Friday, August 19, 2016

Meet the Melonheads

Many of our attempts to break Backyard Baseball will focus on a lovable group of screwups, the Humongous Melonheads. They're our guinea pigs. If anyone from PETA has issues with using the term "guinea pigs," they can shove it.

Clockwise from top-left: Ricky Johnson, Ashley Webber, Kimmy Eckman, Lisa Crocket, Marky Dubois, Gretchen Hasselhoff, Kenny Kawaguchi, Maria Luna and Reese Worthington.

These are your Melonheads. They will compete in the AL Central and their home field is Parks Department Field #2, which offers teams no distinct advantage or disadvantage.

As anyone familiar with Backyard Baseball 2003 knows, this team is not very good. Winning the Backyard World Series, or even making the playoffs, will be quite the challenge for these youngsters.

In addition to the limitations that come from their lack of talent, we'll be throwing all sorts of other obstacles in their path. I've planned out a few challenges that these Melonheads will face over their 14-game season, but any other ideas will be welcomed. You can tweet them to me (@EthanRKassel), and if they're not too difficult to execute, I'll play a game using your ideas.
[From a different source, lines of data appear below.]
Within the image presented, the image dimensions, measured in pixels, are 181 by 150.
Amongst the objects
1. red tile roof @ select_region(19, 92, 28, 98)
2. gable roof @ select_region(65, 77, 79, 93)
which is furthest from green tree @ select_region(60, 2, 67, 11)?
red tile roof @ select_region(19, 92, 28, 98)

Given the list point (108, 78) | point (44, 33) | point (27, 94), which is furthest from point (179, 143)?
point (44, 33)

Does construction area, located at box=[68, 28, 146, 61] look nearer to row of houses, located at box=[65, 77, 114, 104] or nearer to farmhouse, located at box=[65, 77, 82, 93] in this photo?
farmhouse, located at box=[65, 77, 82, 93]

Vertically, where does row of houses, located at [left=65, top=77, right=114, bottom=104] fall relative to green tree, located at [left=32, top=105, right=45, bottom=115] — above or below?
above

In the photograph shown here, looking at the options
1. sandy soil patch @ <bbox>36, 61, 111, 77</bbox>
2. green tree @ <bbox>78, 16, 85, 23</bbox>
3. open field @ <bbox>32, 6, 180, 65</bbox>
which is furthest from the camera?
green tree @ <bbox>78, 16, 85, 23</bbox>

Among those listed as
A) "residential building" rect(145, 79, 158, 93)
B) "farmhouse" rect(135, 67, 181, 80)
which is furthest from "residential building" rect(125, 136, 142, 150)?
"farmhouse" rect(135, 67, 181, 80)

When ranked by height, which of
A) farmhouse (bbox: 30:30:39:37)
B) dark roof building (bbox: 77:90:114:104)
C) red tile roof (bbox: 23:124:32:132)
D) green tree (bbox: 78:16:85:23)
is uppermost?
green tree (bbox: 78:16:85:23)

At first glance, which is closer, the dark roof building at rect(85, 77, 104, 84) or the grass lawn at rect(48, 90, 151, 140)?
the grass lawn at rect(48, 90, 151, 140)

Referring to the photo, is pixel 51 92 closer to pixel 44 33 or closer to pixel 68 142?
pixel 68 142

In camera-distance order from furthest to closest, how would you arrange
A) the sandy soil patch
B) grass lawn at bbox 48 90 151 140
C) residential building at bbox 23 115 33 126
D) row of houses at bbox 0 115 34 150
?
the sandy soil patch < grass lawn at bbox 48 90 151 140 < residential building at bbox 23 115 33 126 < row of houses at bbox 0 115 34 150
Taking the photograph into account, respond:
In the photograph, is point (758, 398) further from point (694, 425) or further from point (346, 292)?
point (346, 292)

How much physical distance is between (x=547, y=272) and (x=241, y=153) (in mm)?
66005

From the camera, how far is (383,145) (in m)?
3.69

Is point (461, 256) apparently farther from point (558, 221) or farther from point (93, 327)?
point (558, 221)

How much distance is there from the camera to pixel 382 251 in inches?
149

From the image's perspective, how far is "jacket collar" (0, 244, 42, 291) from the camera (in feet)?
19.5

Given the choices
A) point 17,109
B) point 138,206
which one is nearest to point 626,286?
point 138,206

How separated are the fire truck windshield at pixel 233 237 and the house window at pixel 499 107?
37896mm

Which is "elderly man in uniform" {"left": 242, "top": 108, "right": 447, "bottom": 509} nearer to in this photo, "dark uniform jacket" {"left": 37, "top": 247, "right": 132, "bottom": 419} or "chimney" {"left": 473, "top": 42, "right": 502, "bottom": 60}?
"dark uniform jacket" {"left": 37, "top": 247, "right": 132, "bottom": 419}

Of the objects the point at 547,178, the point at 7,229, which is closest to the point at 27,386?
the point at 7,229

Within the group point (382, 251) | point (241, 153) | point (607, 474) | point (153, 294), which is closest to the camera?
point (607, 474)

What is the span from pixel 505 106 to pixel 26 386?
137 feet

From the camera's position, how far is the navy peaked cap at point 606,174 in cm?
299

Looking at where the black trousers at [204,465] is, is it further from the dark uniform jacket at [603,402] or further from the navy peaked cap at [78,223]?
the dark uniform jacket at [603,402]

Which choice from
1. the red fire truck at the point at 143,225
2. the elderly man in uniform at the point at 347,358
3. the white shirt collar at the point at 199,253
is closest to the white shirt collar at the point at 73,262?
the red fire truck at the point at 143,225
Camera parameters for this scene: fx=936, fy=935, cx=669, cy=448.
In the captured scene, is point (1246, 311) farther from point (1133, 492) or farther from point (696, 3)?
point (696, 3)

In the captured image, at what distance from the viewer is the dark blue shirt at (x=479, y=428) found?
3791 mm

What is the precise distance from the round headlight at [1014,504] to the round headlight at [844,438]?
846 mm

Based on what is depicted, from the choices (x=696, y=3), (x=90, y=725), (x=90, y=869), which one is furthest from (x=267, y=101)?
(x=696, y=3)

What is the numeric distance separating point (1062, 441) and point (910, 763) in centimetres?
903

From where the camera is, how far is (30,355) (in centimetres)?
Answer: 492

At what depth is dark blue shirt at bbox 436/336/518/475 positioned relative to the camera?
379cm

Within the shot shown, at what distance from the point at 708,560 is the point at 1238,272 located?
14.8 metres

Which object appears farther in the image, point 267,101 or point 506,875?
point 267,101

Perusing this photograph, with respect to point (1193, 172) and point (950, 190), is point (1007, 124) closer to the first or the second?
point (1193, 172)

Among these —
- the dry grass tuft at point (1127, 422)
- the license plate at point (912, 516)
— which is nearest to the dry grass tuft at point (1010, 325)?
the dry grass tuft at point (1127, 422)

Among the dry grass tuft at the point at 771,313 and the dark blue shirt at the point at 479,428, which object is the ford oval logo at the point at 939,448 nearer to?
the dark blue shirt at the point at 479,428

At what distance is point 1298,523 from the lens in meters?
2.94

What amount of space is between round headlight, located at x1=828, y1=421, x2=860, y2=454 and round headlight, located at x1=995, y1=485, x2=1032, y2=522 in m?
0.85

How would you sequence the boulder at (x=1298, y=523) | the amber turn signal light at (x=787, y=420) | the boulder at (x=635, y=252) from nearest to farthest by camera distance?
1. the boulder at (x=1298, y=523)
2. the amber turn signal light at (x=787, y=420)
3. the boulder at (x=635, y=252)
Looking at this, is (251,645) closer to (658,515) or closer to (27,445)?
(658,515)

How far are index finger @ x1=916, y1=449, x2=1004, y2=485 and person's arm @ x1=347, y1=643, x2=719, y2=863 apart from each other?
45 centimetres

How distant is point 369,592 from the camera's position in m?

Ideally, we'll have a few twists focused on individual members of this team, a few focused on stadiums, and a few based on concepts from MLB. 

Melonheads Schedule:
Chicago White Sox
Cleveland Indians
Kansas City Royals
@ Chicago White Sox
@ Cleveland Indians
@ Kansas City Royals
Green Wombats
@ Tampa Bay Devil Rays
@ Texas Rangers
Seattle Mariners
Pittsburgh Pirates
@ Super-Duper Monsters
Florida Marlins
@ Mighty Hornets

For those of you that aren't familiar with the game or need a reminder, the players:










Well, this team has decent speed, and some of the pitching isn't too awful, but that's about it. On that note, we've got work to do. Opening Day is upon us.